Written exercise :: Lines before the one containing "Is the weeds" are left out; copy that line and every later line through the end of the data exactly.

Stored rows ::

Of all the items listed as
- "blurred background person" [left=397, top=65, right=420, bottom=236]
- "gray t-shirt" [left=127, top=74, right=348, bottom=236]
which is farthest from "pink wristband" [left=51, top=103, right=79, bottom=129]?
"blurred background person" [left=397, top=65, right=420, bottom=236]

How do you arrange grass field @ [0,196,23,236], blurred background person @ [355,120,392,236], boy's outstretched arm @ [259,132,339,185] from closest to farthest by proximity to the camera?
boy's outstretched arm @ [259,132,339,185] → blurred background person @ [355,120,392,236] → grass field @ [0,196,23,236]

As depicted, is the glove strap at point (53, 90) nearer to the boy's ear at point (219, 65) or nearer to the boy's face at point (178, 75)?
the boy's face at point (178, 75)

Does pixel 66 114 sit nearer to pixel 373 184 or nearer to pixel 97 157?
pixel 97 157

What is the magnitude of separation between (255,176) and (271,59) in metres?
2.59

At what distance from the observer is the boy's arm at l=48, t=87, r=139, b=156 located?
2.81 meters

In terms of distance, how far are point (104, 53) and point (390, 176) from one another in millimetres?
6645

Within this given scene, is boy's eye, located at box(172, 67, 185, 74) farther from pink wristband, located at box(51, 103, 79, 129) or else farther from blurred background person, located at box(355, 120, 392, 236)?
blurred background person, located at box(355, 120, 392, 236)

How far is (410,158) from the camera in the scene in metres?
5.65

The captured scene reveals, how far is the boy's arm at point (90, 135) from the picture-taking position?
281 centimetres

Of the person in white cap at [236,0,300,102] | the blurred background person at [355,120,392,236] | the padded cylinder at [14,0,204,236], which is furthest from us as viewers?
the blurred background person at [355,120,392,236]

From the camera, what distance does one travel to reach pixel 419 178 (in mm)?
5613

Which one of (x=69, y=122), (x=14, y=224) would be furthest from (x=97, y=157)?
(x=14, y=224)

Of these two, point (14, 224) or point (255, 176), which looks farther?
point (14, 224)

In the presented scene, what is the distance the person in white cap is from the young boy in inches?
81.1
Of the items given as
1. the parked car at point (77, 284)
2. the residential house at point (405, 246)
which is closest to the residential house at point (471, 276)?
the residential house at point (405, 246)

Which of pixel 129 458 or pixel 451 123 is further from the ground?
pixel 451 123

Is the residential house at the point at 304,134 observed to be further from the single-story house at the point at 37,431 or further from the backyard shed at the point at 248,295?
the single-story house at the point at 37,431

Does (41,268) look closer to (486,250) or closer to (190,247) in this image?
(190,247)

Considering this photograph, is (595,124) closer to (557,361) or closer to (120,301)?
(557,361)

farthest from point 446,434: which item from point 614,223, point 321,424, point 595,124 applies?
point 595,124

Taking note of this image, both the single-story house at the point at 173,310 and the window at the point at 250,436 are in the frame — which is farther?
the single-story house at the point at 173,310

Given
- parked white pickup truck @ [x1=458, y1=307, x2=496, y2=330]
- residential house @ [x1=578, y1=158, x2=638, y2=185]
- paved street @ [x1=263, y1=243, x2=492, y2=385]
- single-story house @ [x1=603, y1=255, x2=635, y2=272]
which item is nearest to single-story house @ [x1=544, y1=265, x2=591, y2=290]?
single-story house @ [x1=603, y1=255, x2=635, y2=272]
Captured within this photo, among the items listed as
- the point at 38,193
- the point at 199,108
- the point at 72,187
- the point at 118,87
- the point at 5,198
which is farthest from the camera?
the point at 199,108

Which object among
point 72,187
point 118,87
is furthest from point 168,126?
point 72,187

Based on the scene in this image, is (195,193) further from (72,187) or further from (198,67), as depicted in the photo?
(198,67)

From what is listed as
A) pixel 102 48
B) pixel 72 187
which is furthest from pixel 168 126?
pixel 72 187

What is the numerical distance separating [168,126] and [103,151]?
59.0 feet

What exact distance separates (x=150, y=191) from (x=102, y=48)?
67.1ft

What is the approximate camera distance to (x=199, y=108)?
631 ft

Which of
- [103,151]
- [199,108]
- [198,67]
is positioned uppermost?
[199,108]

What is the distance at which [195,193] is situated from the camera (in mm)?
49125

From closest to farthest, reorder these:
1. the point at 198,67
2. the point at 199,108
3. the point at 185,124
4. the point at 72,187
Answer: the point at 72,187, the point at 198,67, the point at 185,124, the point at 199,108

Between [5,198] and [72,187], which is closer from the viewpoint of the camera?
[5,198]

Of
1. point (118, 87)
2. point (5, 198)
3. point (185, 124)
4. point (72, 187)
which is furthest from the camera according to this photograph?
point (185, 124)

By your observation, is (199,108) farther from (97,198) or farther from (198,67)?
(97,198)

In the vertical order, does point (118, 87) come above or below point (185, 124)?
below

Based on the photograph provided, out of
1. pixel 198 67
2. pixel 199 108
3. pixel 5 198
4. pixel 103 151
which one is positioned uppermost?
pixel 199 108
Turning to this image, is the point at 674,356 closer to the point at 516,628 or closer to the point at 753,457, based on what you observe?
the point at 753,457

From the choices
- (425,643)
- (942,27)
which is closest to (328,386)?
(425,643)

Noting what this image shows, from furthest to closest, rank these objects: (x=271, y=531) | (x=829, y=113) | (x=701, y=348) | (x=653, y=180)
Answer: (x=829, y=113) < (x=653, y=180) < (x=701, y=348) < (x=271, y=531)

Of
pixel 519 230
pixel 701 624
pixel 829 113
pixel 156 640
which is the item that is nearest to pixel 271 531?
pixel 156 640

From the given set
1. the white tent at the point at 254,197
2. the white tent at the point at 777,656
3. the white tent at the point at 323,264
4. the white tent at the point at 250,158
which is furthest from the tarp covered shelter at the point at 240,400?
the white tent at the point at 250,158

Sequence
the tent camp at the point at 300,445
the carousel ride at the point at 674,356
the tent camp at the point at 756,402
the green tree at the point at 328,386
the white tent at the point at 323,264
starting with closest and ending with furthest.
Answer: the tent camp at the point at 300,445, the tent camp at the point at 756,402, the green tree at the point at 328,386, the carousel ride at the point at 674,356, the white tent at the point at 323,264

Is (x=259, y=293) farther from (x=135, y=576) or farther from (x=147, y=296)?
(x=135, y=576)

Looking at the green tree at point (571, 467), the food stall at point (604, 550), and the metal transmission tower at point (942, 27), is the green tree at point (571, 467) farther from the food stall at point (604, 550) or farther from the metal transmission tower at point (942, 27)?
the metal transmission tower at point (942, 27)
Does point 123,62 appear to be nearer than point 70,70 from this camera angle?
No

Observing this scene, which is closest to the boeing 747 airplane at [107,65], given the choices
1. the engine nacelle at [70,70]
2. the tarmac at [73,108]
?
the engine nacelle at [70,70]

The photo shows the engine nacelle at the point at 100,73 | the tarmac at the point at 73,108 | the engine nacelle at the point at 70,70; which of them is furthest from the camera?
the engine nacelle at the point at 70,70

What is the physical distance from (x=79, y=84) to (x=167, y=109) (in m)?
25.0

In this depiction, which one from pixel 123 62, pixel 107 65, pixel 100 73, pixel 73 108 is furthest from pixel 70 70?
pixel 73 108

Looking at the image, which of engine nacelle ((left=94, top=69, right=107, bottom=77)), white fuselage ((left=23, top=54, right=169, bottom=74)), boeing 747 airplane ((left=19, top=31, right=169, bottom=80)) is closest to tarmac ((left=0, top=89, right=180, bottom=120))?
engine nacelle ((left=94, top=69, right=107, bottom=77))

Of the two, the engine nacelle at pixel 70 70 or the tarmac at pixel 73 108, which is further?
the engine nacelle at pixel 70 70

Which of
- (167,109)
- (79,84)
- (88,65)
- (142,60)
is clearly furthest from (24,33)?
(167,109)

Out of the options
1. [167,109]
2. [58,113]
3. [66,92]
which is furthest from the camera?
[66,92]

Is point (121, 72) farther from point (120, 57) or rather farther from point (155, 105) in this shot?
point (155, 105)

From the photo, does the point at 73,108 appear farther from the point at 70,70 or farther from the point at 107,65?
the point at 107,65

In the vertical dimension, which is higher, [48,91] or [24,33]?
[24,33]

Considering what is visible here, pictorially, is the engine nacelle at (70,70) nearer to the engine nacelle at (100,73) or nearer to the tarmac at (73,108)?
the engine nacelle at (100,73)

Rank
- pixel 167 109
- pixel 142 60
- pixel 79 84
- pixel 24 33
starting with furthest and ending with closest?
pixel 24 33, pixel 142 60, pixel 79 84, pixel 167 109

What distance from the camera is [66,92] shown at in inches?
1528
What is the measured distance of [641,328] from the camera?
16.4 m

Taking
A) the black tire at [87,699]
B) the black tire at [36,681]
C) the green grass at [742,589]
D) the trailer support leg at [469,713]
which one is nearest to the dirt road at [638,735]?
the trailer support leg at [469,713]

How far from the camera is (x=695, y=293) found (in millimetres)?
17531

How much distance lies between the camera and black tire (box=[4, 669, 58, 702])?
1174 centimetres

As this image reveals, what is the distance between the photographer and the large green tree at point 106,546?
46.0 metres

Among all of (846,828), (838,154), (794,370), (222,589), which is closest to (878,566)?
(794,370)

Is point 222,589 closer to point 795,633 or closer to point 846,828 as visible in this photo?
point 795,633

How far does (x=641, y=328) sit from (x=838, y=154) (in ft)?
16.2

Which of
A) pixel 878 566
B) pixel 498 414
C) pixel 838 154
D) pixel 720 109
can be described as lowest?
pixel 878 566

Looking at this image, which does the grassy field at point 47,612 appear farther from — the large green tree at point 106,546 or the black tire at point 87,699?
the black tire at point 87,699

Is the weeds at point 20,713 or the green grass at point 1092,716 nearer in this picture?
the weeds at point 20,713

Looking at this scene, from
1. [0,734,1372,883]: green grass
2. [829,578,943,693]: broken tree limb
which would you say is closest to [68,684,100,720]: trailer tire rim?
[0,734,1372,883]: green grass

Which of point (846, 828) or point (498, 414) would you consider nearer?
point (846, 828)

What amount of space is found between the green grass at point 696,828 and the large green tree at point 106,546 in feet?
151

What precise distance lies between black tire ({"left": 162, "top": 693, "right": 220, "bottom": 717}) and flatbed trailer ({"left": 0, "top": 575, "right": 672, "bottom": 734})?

Worked solution ::
Is the weeds at point 20,713 or the green grass at point 1092,716 nearer in this picture?
the weeds at point 20,713

Looking at this scene, from
1. [0,734,1372,883]: green grass
2. [829,578,943,693]: broken tree limb
which would you say is closest to [68,684,100,720]: trailer tire rim?
[0,734,1372,883]: green grass

Which of point (846, 828) or point (498, 414) would you consider nearer?
point (846, 828)

What amount of space is found between the green grass at point 696,828 and the large green tree at point 106,546 in feet?
151

What precise distance lies between black tire ({"left": 162, "top": 693, "right": 220, "bottom": 717}) and flatbed trailer ({"left": 0, "top": 575, "right": 672, "bottom": 734})?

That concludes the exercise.